Aggregate tempo. The system-level tempo (across all arms) is:

$$\mathcal{T} = \nu \cdot \alpha = 1 \times 0.091 = 0.091$$

The aggregate drift rate is $\rho = k \cdot \sqrt{q} = 4 \times 0.1 = 0.4$. Aggregate persistence ($\mathcal{T} > \rho$) also fails: $0.091 < 0.4$. The agent's total adaptive capacity is fundamentally outpaced by the total environmental drift across all arms. This is a regime where model-based approaches (Bayesian bandits, Kalman bandit filters) with their higher effective $\eta^*$ have a structural advantage, consistent with TF-06's observation that advanced RL methods converge toward the TFT-optimal gain form.

Summary: Mapping Quality

TFT Concept Bandit Mapping Status
Scope ($\Omega_t$, $\mathcal{A}$, residual uncertainty) Exact Definitional
Causal structure (action precedes observation) Exact Structural
CIY (informative actions) Approximate Model lacks uncertainty representation
Model ($M_t$ as compressed history) Exact Definitional
Model sufficiency ($S < 1$) Exact Q-learner demonstrably insufficient
Mismatch ($\delta_t = r_t - \hat{\mu}_{a_t}$) Exact Standard prediction error
Gain ($\alpha$ as degenerate $\eta^*$) Approximate Fixed $\alpha$ does not adapt to uncertainty
Exploration (UCB as approximate CIY) Approximate Structural analogy; not derived from CIY
Tempo ($\mathcal{T} = (\nu/k) \cdot \alpha$ per arm) Approximate Assumes uniform allocation
Persistence condition Exact (qualitative) Threshold structure is robust (Appendix A)

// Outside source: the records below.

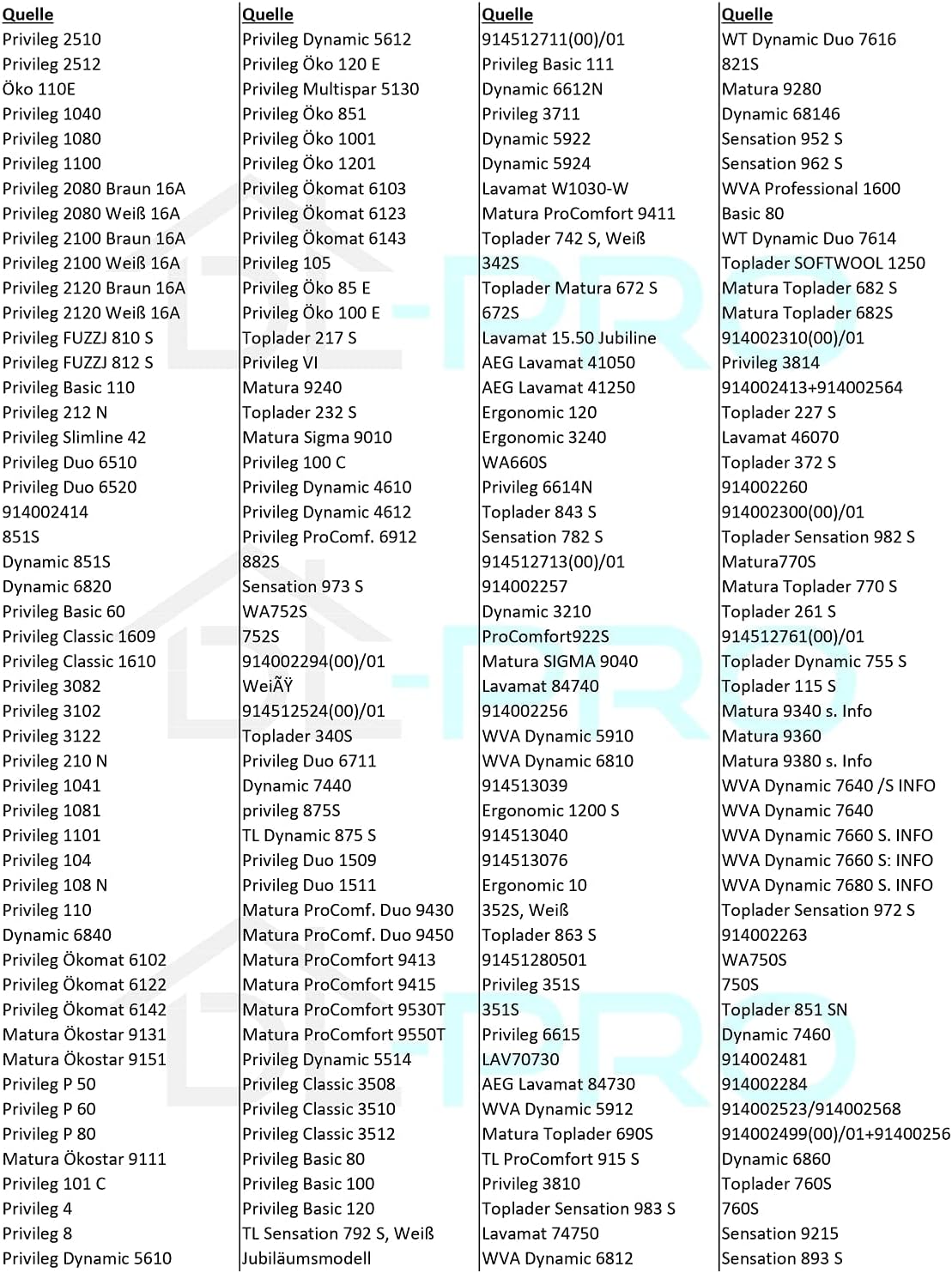 Quelle
Privileg 2510
Privileg 2512
Öko 110E
Privileg 1040
Privileg 1080
Privileg 1100
Privileg 2080 Braun 16A
Privileg 2080 Weiß 16A
Privileg 2100 Braun 16A
Privileg 2100 Weiß 16A
Privileg 2120 Braun 16A
Privileg 2120 Weiß 16A
Privileg FUZZJ 810 S
Privileg FUZZJ 812 S
Privileg Basic 110
Privileg 212 N
Privileg Slimline 42
Privileg Duo 6510
Privileg Duo 6520
914002414
851S
Dynamic 851S
Dynamic 6820
Privileg Basic 60
Privileg Classic 1609
Privileg Classic 1610
Privileg 3082
Privileg 3102
Privileg 3122
Privileg 210 N
Privileg 1041
Privileg 1081
Privileg 1101
Privileg 104
Privileg 108 N
Privileg 110
Dynamic 6840
Privileg Ökomat 6102
Privileg Ökomat 6122
Privileg Ökomat 6142
Matura Ökostar 9131
Matura Ökostar 9151
Privileg P 50
Privileg P 60
Privileg P 80
Matura Ökostar 9111
Privileg 101 C
Privileg 4
Privileg 8
Privileg Dynamic 5610

Quelle
Privileg Dynamic 5612
Privileg Öko 120 E
Privileg Multispar 5130
Privileg Öko 851
Privileg Öko 1001
Privileg Öko 1201
Privileg Ökomat 6103
Privileg Ökomat 6123
Privileg Ökomat 6143
Privileg 105
Privileg Öko 85 E
Privileg Öko 100 E
Toplader 217 S
Privileg VI
Matura 9240
Toplader 232 S
Matura Sigma 9010
Privileg 100 C
Privileg Dynamic 4610
Privileg Dynamic 4612
Privileg ProComf. 6912
882S
Sensation 973 S
WA752S
752S
914002294(00)/01
WeiÃŸ
914512524(00)/01
Toplader 340S
Privileg Duo 6711
Dynamic 7440
privileg 875S
TL Dynamic 875 S
Privileg Duo 1509
Privileg Duo 1511
Matura ProComf. Duo 9430
Matura ProComf. Duo 9450
Matura ProComfort 9413
Matura ProComfort 9415
Matura ProComfort 9530T
Matura ProComfort 9550T
Privileg Dynamic 5514
Privileg Classic 3508
Privileg Classic 3510
Privileg Classic 3512
Privileg Basic 80
Privileg Basic 100
Privileg Basic 120
TL Sensation 792 S, Weiß
Jubiläumsmodell

Quelle
914512711(00)/01
Privileg Basic 111
Dynamic 6612N
Privileg 3711
Dynamic 5922
Dynamic 5924
Lavamat W1030-W
Matura ProComfort 9411
Toplader 742 S, Weiß
342S
Toplader Matura 672 S
672S
Lavamat 15.50 Jubiline
AEG Lavamat 41050
AEG Lavamat 41250
Ergonomic 120
Ergonomic 3240
WA660S
Privileg 6614N
Toplader 843 S
Sensation 782 S
914512713(00)/01
914002257
Dynamic 3210
ProComfort922S
Matura SIGMA 9040
Lavamat 84740
914002256
WVA Dynamic 5910
WVA Dynamic 6810
914513039
Ergonomic 1200 S
914513040
914513076
Ergonomic 10
352S, Weiß
Toplader 863 S
91451280501
Privileg 351S
351S
Privileg 6615
LAV70730
AEG Lavamat 84730
WVA Dynamic 5912
Matura Toplader 690S
TL ProComfort 915 S
Privileg 3810
Toplader Sensation 983 S
Lavamat 74750
WVA Dynamic 6812

Quelle
WT Dynamic Duo 7616
821S
Matura 9280
Dynamic 68146
Sensation 952 S
Sensation 962 S
WVA Professional 1600
Basic 80
WT Dynamic Duo 7614
Toplader SOFTWOOL 1250
Matura Toplader 682 S
Matura Toplader 682S
914002310(00)/01
Privileg 3814
914002413+914002564
Toplader 227 S
Lavamat 46070
Toplader 372 S
914002260
914002300(00)/01
Toplader Sensation 982 S
Matura770S
Matura Toplader 770 S
Toplader 261 S
914512761(00)/01
Toplader Dynamic 755 S
Toplader 115 S
Matura 9340 s. Info
Matura 9360
Matura 9380 s. Info
WVA Dynamic 7640 /S INFO
WVA Dynamic 7640
WVA Dynamic 7660 S. INFO
WVA Dynamic 7660 S: INFO
WVA Dynamic 7680 S. INFO
Toplader Sensation 972 S
914002263
WA750S
750S
Toplader 851 SN
Dynamic 7460
914002481
914002284
914002523/914002568
914002499(00)/01+91400256
Dynamic 6860
Toplader 760S
760S
Sensation 9215
Sensation 893 S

The nonstationary bandit demonstrates that TFT's conceptual chain applies outside the Kalman regime, but also reveals where the exact quantitative results break down: the uncertainty ratio principle (TF-06) requires the model to represent its own uncertainty, which the Q-learner does not. The gap between the Q-learner's fixed $\alpha$ and the TFT-optimal adaptive $\eta^*$ is precisely the gap between a degenerate constant gain and the full uncertainty-ratio form --- the same gap that separates a fixed-gain PID controller from a Kalman filter.

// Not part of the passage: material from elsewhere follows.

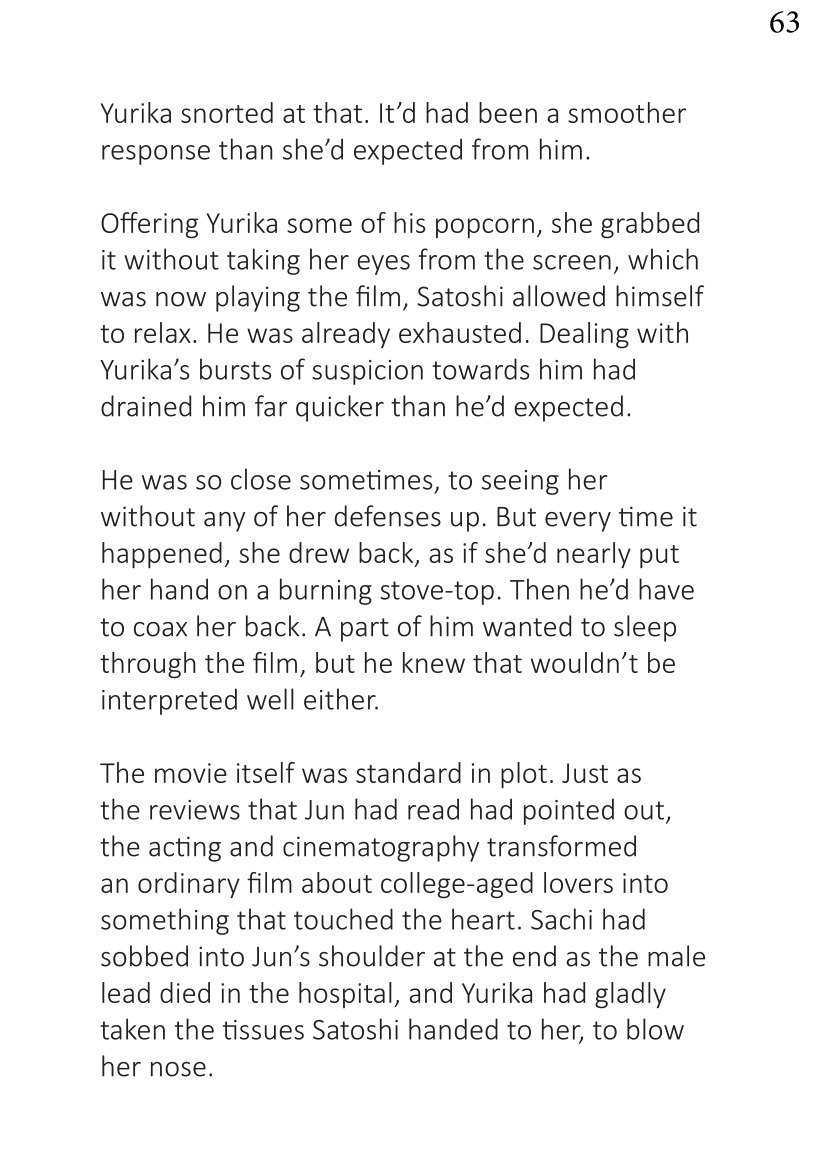 63

Yurika snorted at that. It'd had been a smoother response than she'd expected from him.

Offering Yurika some of his popcorn, she grabbed it without taking her eyes from the screen, which was now playing the film, Satoshi allowed himself to relax. He was already exhausted. Dealing with Yurika's bursts of suspicion towards him had drained him far quicker than he'd expected.

He was so close sometimes, to seeing her without any of her defenses up. But every time it happened, she drew back, as if she'd nearly put her hand on a burning stove-top. Then he'd have to coax her back. A part of him wanted to sleep through the film, but he knew that wouldn't be interpreted well either.

The movie itself was standard in plot. Just as the reviews that Jun had read had pointed out, the acting and cinematography transformed an ordinary film about college-aged lovers into something that touched the heart. Sachi had sobbed into Jun's shoulder at the end as the male lead died in the hospital, and Yurika had gladly taken the tissues Satoshi handed to her, to blow her nose.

Note on tensor tempo (TF-11 Open Question #4). The per-arm analysis in C.7 is a natural instance of the per-dimension tempo decomposition: each arm is an independent mismatch dimension with its own $\mathcal{T}_i$ and $\rho_i$. The persistence condition must hold per-dimension ($\mathcal{T}_i > \rho_i$), not merely in aggregate. The aggregate tempo $\mathcal{T} = \nu \cdot \alpha$ overstates the agent's effective adaptation along any individual arm's dimension --- exactly the failure mode that the scalar-to-tensor generalization is designed to capture.